Şimdi soruyorum, gündeme getirdiğiniz Ayasofya’yı camiye çevirme, orada fetih suresi okuma, mübarek saydığınız kişilerin rüyalarını mı gördünüz? Yoksa bu da başka bir filim mi?
Haksızlık kime yapılırsa yapılsın, haksız uygulamaya karşı çıkmak gerekir. Çünkü bizim de gerek Balkanlarda gerek Dünyanın çok yerlerinde geçmişin mirası olan pek çok eserlerin benzer sıkıntılara maruz kaldıklarını görüyoruz. Buradaki amaç karşılıklı diplomatik ilişkilerle kutsal değerlerin uluslararası arenada korunması esastır. Bu olmayarak belli dönemlerde bu tip hadiselerin gündeme getirilmesindeki amacı yorumlamak gerekir.
16 Ocak 1998’de merhum Erbakan, ceza alıp parti kapatılınca benimde teklifim ile elliye yakın milletvekili ile kendisini ziyaret için İstanbul’a gittik. Sayın Erbakan’ı havaalanında karşılayıp moral vereceğiz. VIP salonunda oturuyorduk. Bir ara dışarıda bir grup alkışlar eşliğinde, “dışarı dışarı” diye bize bağırıyordu. Siyasetçi de alkışı sever, çoğu vekil dışarı çıktı. Bende dışarı çıkan arkadaşları VIP salonundan seyrediyordum. Birçok arkadaşı havaya kaldırıp, indirdiler. Neyse arkadaşlar salona geldiler ki hepsi soyulmuş. Bağırıp, alkışlayanlar soyguncu kapkaççılar. Şu an bu olayın pek çok şahidi halen hayatta.

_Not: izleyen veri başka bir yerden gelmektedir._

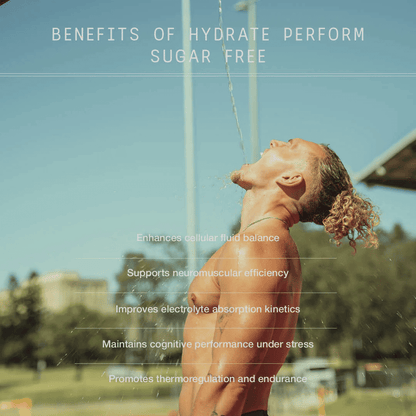 BENEFITS OF HYDRATE PERFORM SUGAR FREE

Enhances cellular fluid balance

Supports neuromuscular efficiency

Improves electrolyte absorption kinetics

Maintains cognitive performance under stress

Promotes thermoregulation and endurance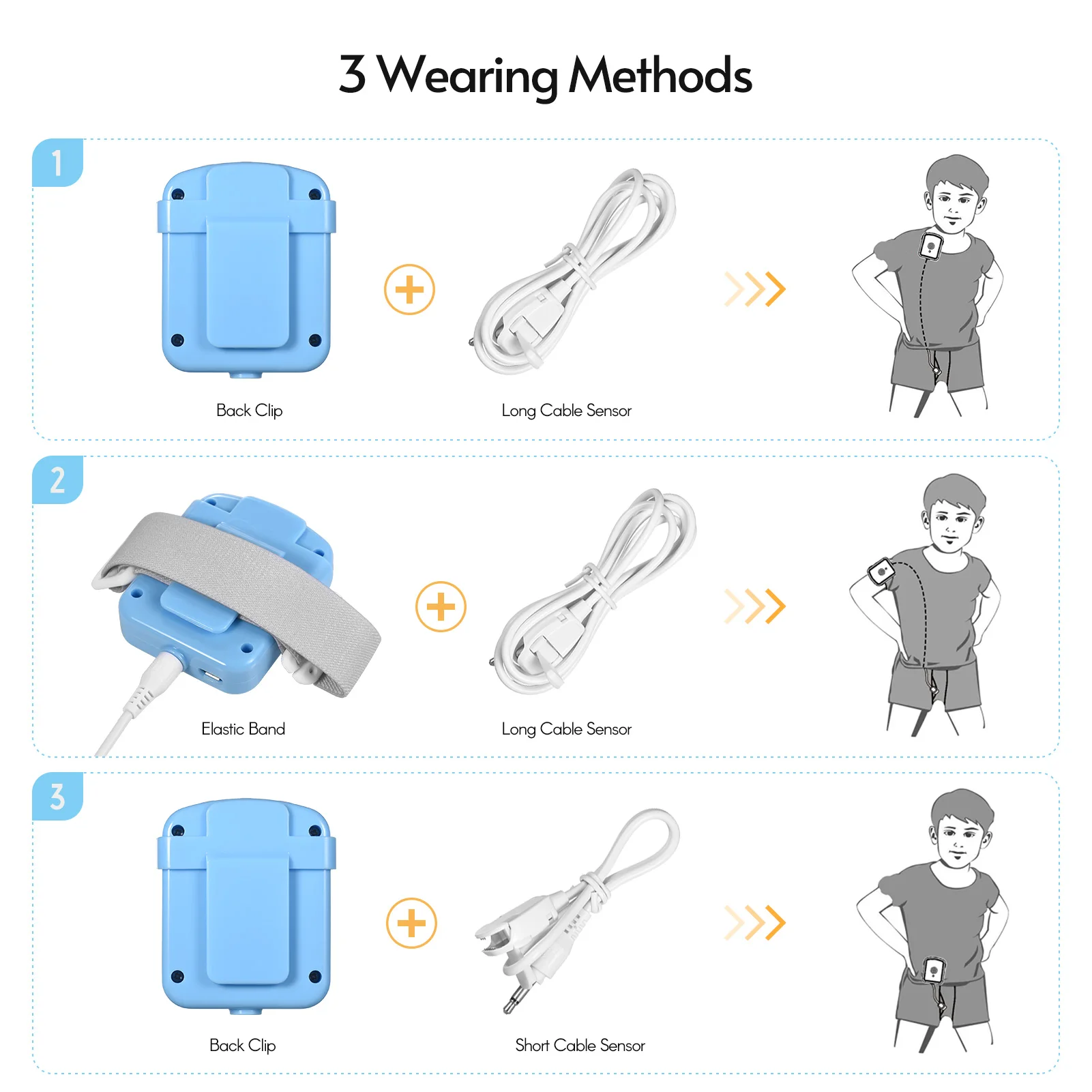 3 Wearing Methods

1

Back Clip

Long Cable Sensor

2

Elastic Band

Long Cable Sensor

3

Back Clip

Short Cable Sensor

Şu an ülkenin durumu malum, ekonomi, dış borçlar, faiz ödemeleri, riskler, virüsün açtığı sıkıntılar. Devletimizin kurumlarının bilgileri, enflasyon, eğitimin durumu, kirli bilgiler, algılar her şey ortada. Bütün bunlar olurken, hadi salaların, ezan dinmeyecek, bayrak inmeyecek, yedi düvel karşımızda sözlerine alıştık da Ayasofya’da fetih suresi, Bizans komplosu, daha neler neler. Hani desek ki Yılmaz Güney, Fikret Hakan ve daha çok unutulmayanların filmi var seyredelim diyelim, ama onlar rahmetlik oldu. Yeni artistler, çakma popçular, cilalı Müslümanlar kahramanlık türkülerinin halaycıları ile filim oynanmıyor. Yaptıklarınızdan mecbur değilsiniz ama mesulsünüz.

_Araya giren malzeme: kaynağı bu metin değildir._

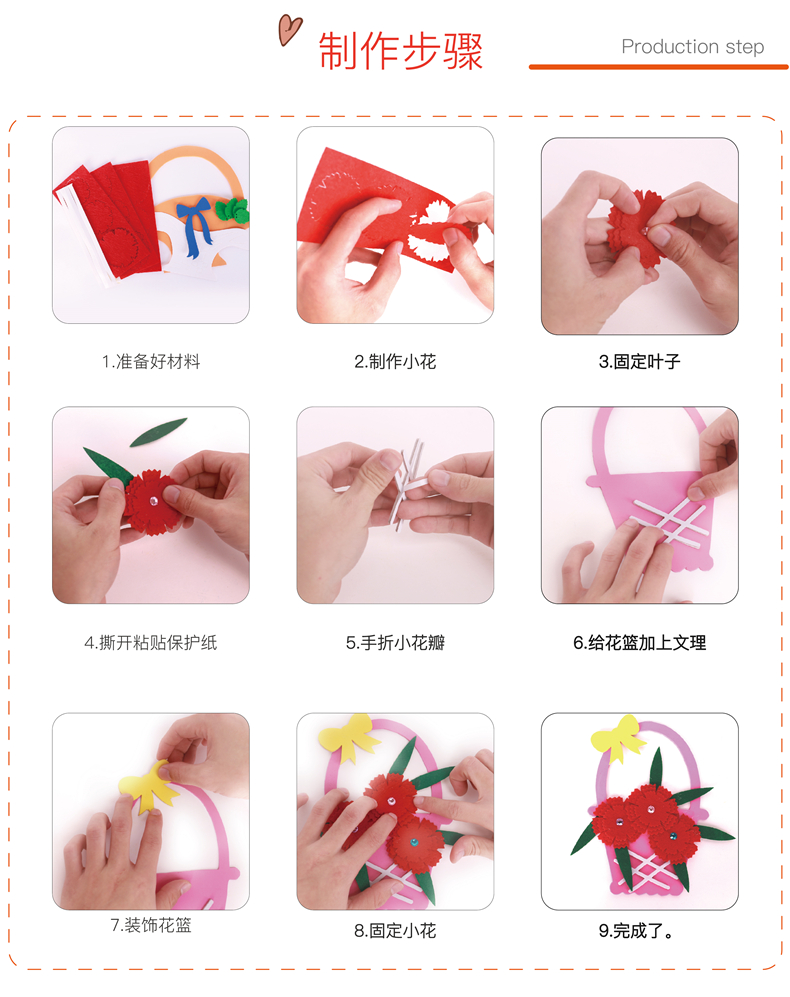 制作步骤

Production step

1.准备好材料

2.制作小花

3.固定叶子

4.撕开粘贴保护纸

5.手折小花瓣

6.给花篮加上文理

7.装饰花篮

8.固定小花

9.完成了。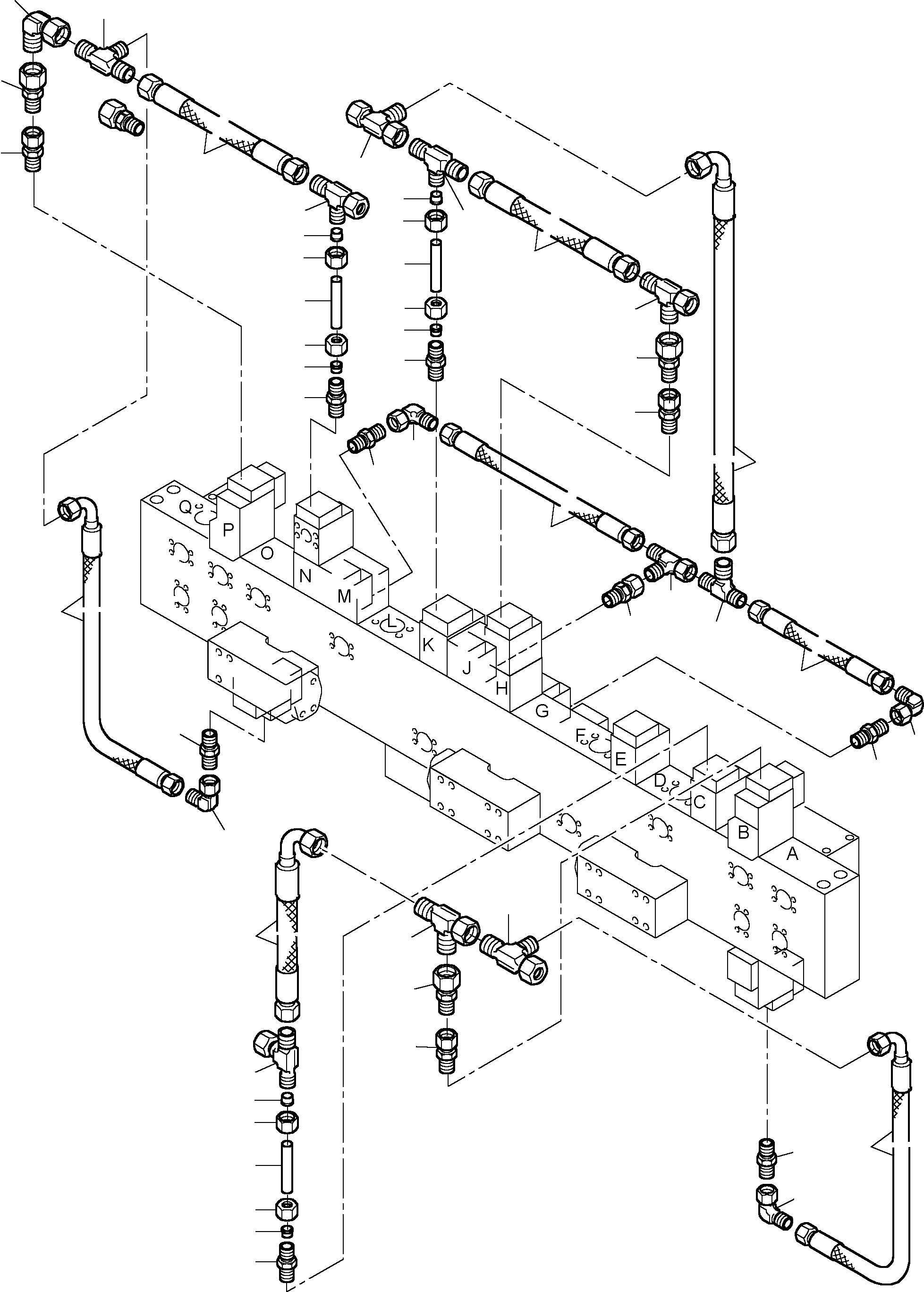 Q
P
O
N
M
L
K
J
H
G
F
E
D
C
B
A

Popper’i dinleyin; “Demokrasilerde seçimle gelmek var ama asıl önemli olan seçimle gitmektir.” Gündem değiştirerek gerçeklerden çekinmeyin, haktan da korkmayın. Ve bahanelerle asıl meseleleri başka alanlara çekmeyin.Eğer halen ısrarla süresiz iktidarda kalayım diyorsanız, bunlar çare değildir. ADALETSİZ UYGULAMALARLA, ALGILARLA, YENİ FİLMLERLE millete hamasi ve duygusal konuları gündeme getirerek neticeye varamazsınız. Zaten bozuk olan ekonomiyle, virüsün de gösterdiği sıkıntı toplumun yüzde 90’ını etkilerken bu işleri bırakarak topyekûn mücadele azmini millete ümit vererek çalışın.
Geçmişi bugünkü kavgalara dayanak olsun diye kullanmaktan ziyade, bugünleri AKIL ve BİLİMLE daha iyi bir gelecek için aykırı fikirlerin müzakeresi ile hakikati bulmak ve kullanmak gerekir.